Dokumen Sumber
Tautan-tautan Akses

'Efek Jokowi', Bagaimana Pengaruh Presiden pada Pemilihan Penggantinya


Foto Presiden Joko Widodo (kanan), berjabat tangan dengan Menteri Pertahanan dan calon presiden Prabowo Subianto, ditampilkan di layar lebar saat kampanye di Stadion Utama Gelora Bung Karno di Jakarta, Sabtu, 10 Februari 2024. (AP/Dita Alangkara)
Foto Presiden Joko Widodo (kanan), berjabat tangan dengan Menteri Pertahanan dan calon presiden Prabowo Subianto, ditampilkan di layar lebar saat kampanye di Stadion Utama Gelora Bung Karno di Jakarta, Sabtu, 10 Februari 2024. (AP/Dita Alangkara)

Namanya tidak tercantum dalam surat suara, namun Presiden Joko Widodo (Jokowi), tampak menonjol pada pemilu yang akan digelar pada Rabu (14/2) di Tanah Air, dan tidak terkecuali di provinsi asalnya, Jawa Tengah.

Poster-poster kampanye yang terpampang di sepanjang tepi sungai di ibu kota provinsi Jawa Tengah, Semarang, bertuliskan “Jokowi Memilih Gerindra” yang merujuk bukan pada partai politik presiden sendiri, melainkan partai saingannya yang dipimpin Menteri Pertahanan, Prabowo Subianto.

Jokowi secara resmi belum mendukung siapa pun dalam pencalonan untuk menggantikannya, namun status putranya sebagai pasangan calon wakil presiden secara luas dianggap sebagai tanda persetujuan presiden.

Setelah menjabat selama dua periode, Jokowi akan menyelesaikan tugas pada Oktober, namun dengan tingkat persetujuan sebesar 80 persen, dia memegang kendali besar atas 205 juta pemilih di Indonesia.

Prabowo, yang kalah dari Jokowi dalam dua pemilihan presiden terakhir, kali ini unggul, dan para analis menilai dukungan yang diberikan oleh petahana, sebuah fenomena yang oleh sebagian orang disebut sebagai “efek Jokowi.”

Dampaknya terutama terlihat di Jawa Tengah, di mana mantan Gubernur Ganjar Pranowo yang pernah dipandang sebagai penerus alami Jokowi, kini kehilangan keunggulan dalam hal popularitas.

Titik balik terjadi ketika Prabowo mencalonkan putra Jokowi yang berusia 36 tahun, Gibran Rakabuming Raka, sebagai calon presiden, kata Kennedy Muslim, seorang analis dari lembaga jajak pendapat Indikator Politik.

Materi Tersedia
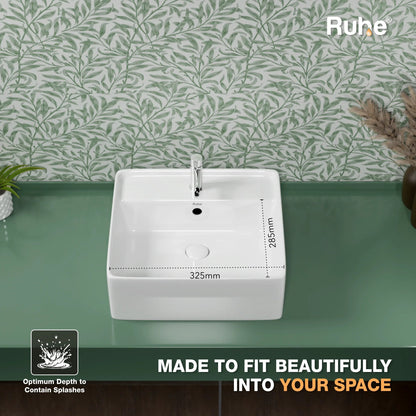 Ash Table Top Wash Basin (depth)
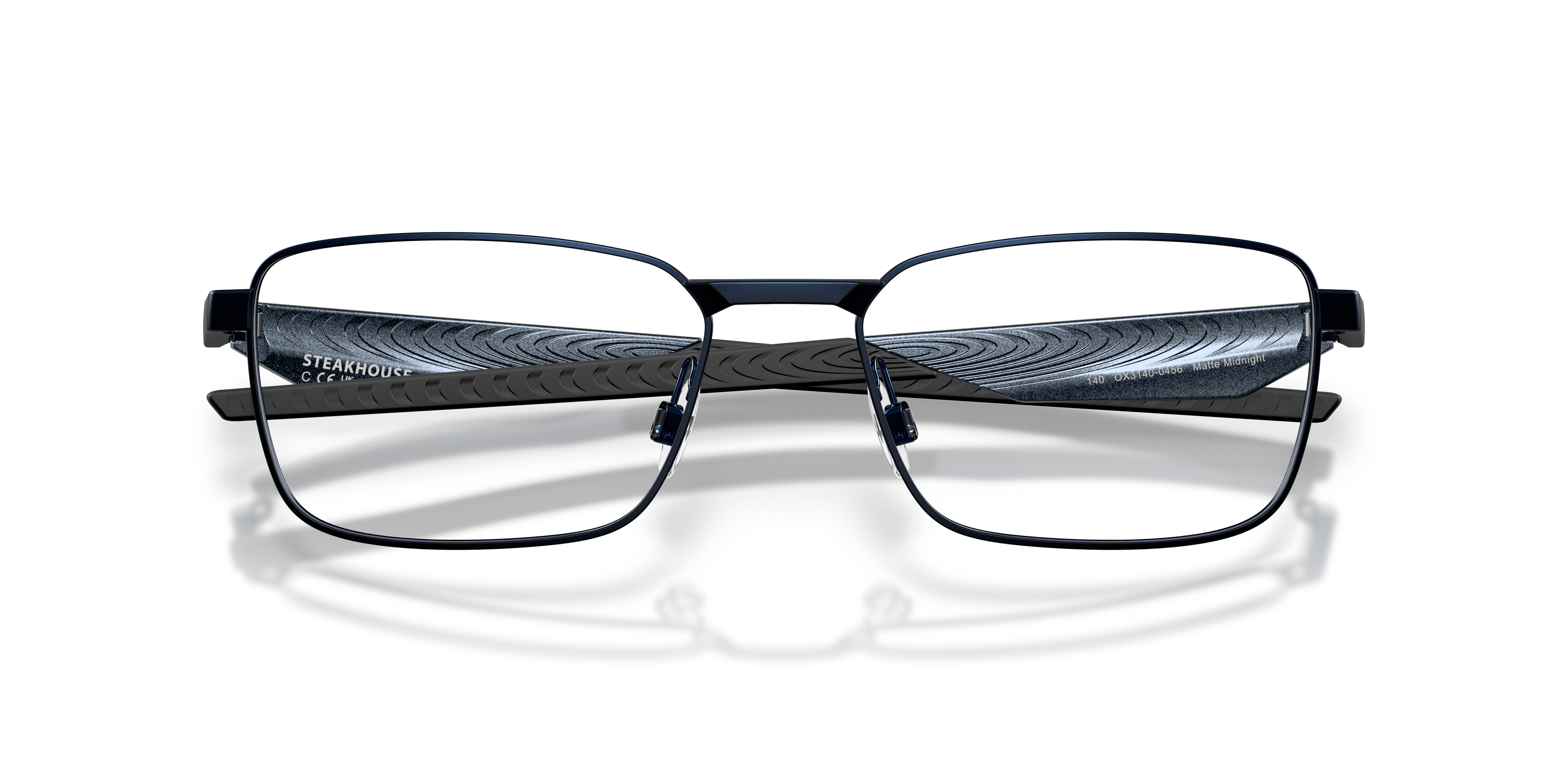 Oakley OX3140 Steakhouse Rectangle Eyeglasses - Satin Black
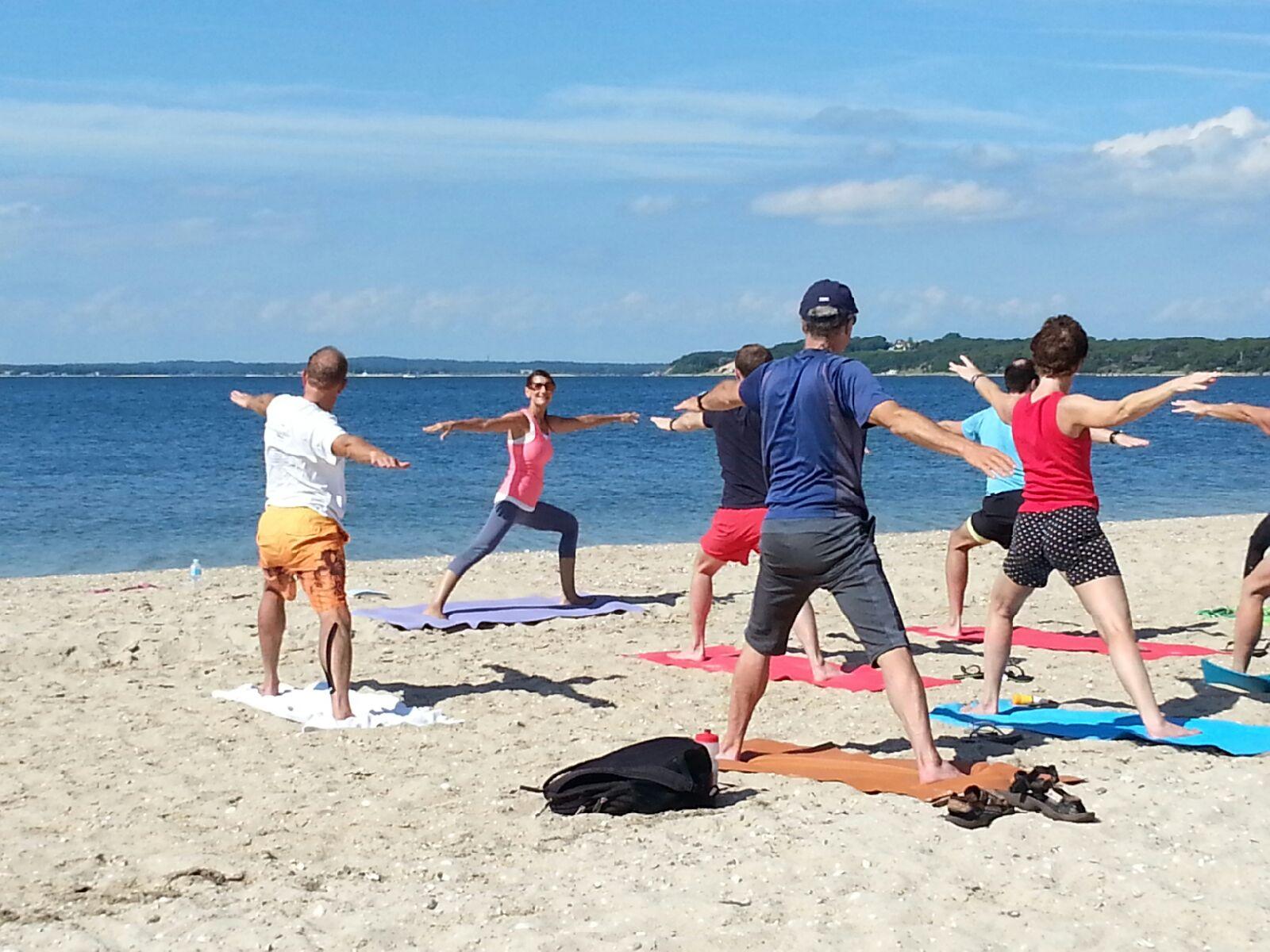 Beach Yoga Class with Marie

Cara Mengerjakan
Tulis ulang bagian artikel tentang "efek Jokowi" yang diawali kata-kata "Prabowo, yang kalah" dan diakhiri "dalam hal popularitas.", dengan mengganti "popularitas" menjadi "elektabilitas". Jadikan artikel di atas sebagai satu-satunya acuan.

Jawaban
Prabowo, yang kalah dari Jokowi dalam dua pemilihan presiden terakhir, kali ini unggul, dan para analis menilai dukungan yang diberikan oleh petahana, sebuah fenomena yang oleh sebagian orang disebut sebagai “efek Jokowi.”

Dampaknya terutama terlihat di Jawa Tengah, di mana mantan Gubernur Ganjar Pranowo yang pernah dipandang sebagai penerus alami Jokowi, kini kehilangan keunggulan dalam hal elektabilitas.